Requirement → Put the lines of the entries into a JSON list of strings, one string per line with blank lines omitted. Start with the line containing "Is the answer that [463,1]" and continue through the line containing "0.56 metres", including both.

[Dataset records]
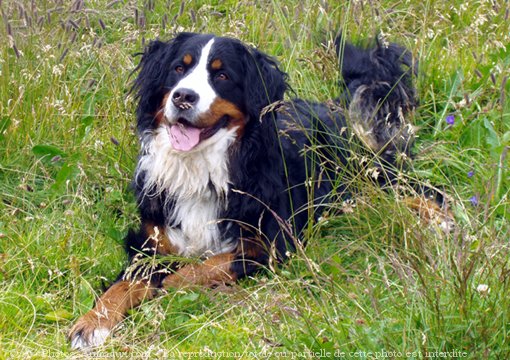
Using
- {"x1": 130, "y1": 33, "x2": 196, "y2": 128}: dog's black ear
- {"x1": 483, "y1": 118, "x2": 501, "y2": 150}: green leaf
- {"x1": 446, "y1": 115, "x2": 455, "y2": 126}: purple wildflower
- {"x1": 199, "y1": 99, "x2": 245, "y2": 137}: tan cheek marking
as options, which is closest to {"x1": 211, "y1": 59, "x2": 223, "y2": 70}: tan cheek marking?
{"x1": 199, "y1": 99, "x2": 245, "y2": 137}: tan cheek marking

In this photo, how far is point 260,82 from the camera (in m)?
3.90

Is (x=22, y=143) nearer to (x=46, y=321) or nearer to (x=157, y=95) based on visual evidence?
(x=157, y=95)

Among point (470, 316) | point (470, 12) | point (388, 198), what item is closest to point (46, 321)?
Result: point (388, 198)

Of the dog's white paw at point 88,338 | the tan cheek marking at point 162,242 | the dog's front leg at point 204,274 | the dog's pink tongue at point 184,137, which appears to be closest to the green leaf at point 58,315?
the dog's white paw at point 88,338

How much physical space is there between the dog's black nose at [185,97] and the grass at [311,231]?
2.01 feet

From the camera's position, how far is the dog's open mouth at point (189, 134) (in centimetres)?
372

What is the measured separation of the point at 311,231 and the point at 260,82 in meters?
0.72

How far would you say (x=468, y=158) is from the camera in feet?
14.2

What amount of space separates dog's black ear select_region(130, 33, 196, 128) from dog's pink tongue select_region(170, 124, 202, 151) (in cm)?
18

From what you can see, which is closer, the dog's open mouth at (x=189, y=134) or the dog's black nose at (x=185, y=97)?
the dog's black nose at (x=185, y=97)

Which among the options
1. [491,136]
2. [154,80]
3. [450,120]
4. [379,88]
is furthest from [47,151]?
[491,136]

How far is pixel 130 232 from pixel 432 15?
8.24 ft

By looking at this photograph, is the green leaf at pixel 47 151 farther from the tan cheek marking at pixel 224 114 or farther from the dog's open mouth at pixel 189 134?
the tan cheek marking at pixel 224 114

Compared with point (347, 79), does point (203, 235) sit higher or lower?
lower
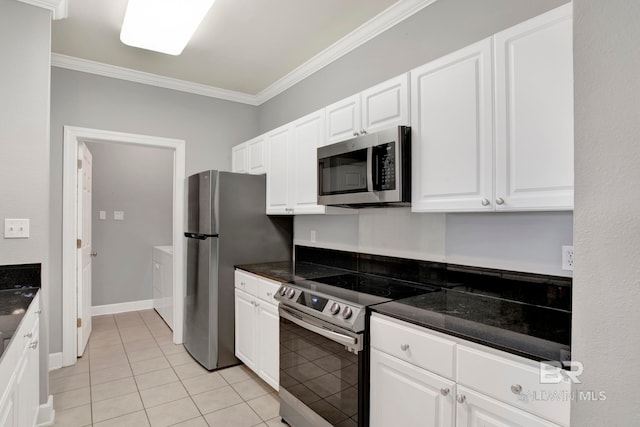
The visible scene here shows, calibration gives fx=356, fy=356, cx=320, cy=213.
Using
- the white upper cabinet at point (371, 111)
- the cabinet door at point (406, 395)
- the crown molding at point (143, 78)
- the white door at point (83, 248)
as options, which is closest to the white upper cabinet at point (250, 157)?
the crown molding at point (143, 78)

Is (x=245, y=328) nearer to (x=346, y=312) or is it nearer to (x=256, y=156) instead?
(x=346, y=312)

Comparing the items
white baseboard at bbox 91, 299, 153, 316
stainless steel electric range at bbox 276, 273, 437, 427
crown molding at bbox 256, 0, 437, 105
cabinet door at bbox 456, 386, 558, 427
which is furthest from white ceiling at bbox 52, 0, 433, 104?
white baseboard at bbox 91, 299, 153, 316

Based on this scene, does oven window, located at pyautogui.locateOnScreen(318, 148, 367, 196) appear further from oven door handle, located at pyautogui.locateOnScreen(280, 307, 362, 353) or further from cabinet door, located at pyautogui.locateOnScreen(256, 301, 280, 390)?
cabinet door, located at pyautogui.locateOnScreen(256, 301, 280, 390)

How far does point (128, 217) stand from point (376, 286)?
3.93 m

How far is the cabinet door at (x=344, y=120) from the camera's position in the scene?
2.20 metres

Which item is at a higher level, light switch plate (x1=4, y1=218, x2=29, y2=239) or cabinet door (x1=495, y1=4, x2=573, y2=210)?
cabinet door (x1=495, y1=4, x2=573, y2=210)

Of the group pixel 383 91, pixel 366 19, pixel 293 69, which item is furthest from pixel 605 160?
pixel 293 69

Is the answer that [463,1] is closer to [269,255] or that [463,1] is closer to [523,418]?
[523,418]

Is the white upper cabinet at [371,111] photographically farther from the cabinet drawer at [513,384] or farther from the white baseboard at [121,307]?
the white baseboard at [121,307]

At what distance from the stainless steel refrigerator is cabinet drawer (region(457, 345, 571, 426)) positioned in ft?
7.03

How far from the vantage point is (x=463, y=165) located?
1614mm

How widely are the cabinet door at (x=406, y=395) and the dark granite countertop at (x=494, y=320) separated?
0.66ft

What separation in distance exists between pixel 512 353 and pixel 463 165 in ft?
2.70

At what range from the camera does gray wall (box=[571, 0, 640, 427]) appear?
0.56 metres
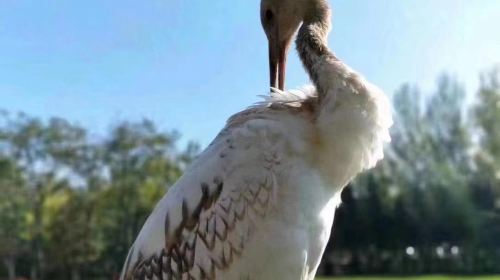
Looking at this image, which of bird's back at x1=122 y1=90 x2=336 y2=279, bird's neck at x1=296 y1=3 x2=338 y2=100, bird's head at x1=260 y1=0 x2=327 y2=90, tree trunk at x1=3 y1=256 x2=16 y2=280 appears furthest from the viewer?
tree trunk at x1=3 y1=256 x2=16 y2=280

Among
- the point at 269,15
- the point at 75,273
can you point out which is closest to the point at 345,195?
the point at 75,273

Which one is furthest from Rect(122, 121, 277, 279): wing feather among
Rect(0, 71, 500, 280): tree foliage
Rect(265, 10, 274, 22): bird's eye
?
Rect(0, 71, 500, 280): tree foliage

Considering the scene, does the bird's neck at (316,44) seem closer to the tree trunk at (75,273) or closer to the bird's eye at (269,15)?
the bird's eye at (269,15)

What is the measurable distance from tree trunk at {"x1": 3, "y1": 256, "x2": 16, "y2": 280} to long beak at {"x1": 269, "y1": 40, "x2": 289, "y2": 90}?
7717 millimetres

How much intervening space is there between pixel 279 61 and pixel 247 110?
32 centimetres

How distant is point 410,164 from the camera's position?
1186cm

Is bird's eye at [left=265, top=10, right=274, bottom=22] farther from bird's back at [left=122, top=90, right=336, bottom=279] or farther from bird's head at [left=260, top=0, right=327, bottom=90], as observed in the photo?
bird's back at [left=122, top=90, right=336, bottom=279]

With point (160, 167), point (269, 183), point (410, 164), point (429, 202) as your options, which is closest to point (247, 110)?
point (269, 183)

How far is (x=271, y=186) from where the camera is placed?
1.42m

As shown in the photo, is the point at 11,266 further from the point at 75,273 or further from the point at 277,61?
the point at 277,61

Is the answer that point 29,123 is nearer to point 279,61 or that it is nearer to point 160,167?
point 160,167

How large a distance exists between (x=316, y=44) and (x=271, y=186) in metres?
0.39

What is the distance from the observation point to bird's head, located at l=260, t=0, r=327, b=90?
71.8 inches

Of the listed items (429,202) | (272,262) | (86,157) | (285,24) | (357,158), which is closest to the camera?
(272,262)
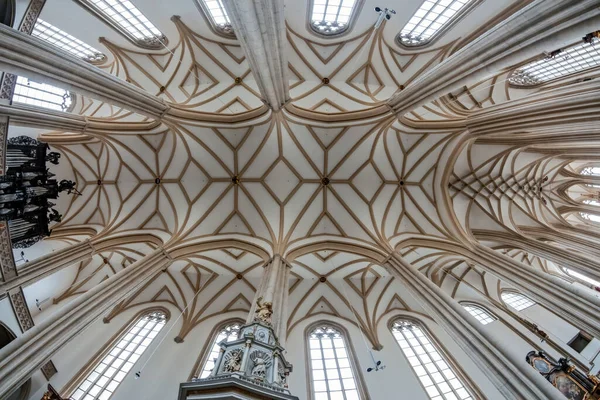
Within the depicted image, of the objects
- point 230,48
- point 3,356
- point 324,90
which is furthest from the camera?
point 324,90

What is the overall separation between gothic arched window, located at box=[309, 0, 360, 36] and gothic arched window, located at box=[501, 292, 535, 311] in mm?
13703

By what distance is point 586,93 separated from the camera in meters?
7.09

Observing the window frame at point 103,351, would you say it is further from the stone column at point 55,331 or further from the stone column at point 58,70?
the stone column at point 58,70

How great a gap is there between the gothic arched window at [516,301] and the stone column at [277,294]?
10.3 metres

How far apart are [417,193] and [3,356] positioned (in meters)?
14.8

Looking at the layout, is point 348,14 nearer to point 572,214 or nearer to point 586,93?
point 586,93

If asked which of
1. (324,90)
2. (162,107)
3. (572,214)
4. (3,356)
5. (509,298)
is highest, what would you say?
(324,90)

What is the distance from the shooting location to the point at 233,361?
5340 millimetres

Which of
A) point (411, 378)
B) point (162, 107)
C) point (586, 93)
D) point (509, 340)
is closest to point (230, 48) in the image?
point (162, 107)

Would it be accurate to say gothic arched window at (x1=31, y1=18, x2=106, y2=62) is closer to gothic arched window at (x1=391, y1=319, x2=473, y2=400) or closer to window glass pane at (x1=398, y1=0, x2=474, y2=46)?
window glass pane at (x1=398, y1=0, x2=474, y2=46)

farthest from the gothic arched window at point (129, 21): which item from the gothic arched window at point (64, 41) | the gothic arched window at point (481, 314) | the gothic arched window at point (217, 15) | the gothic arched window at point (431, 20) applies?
the gothic arched window at point (481, 314)

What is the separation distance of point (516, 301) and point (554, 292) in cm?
724

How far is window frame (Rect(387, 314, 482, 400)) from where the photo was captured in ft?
32.3

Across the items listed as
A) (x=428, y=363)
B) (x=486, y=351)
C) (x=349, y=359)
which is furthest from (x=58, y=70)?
(x=428, y=363)
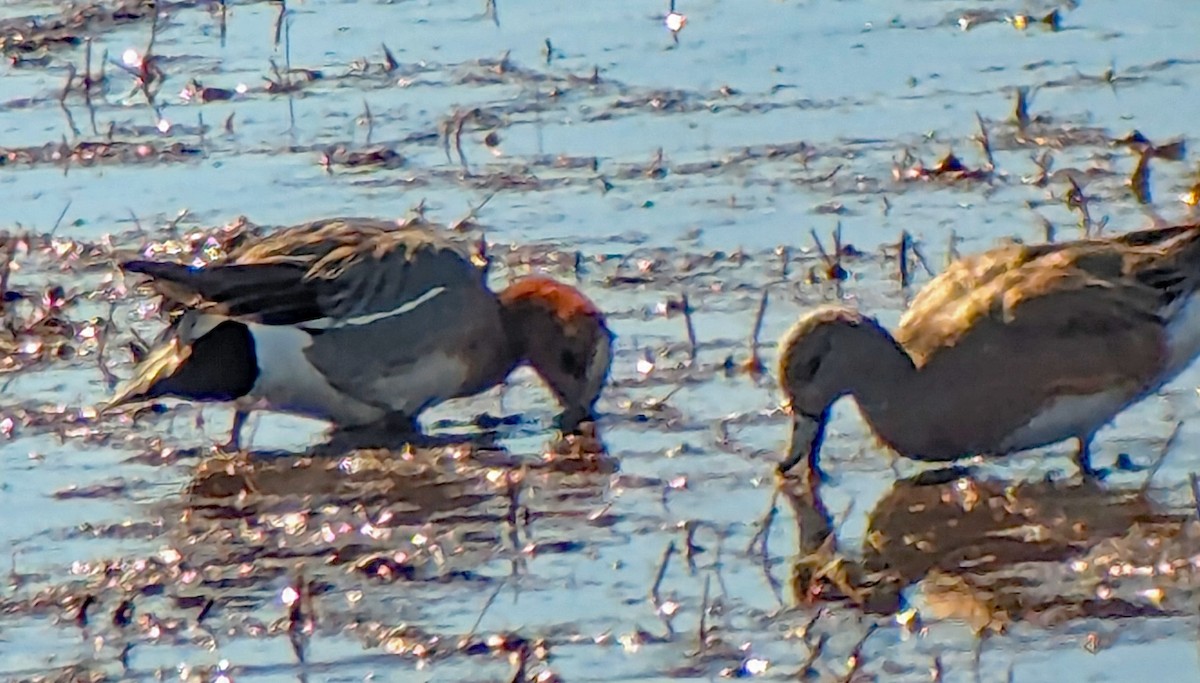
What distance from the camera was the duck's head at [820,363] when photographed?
24.1 ft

Solution below →
[
  "Is the answer that [463,1] is closer to [269,255] or that [463,1] is closer to [523,418]?",
  "[523,418]",
  "Is the white upper cabinet at [371,111] photographically farther from the cabinet drawer at [513,384] or farther from the white baseboard at [121,307]?",
  "the white baseboard at [121,307]",
  "At what distance from the stainless steel refrigerator is cabinet drawer (region(457, 345, 571, 426)) positioned in ft?",
  "7.03",
  "How far from the vantage point is (x=463, y=165) located?",
  "1614mm",
  "How widely are the cabinet door at (x=406, y=395) and the dark granite countertop at (x=494, y=320) separated?",
  "0.66ft",
  "What separation in distance exists between pixel 512 353 and pixel 463 165 in ft?",
  "2.70",
  "At what range from the camera does gray wall (box=[571, 0, 640, 427]) appear?",
  "0.56 metres"
]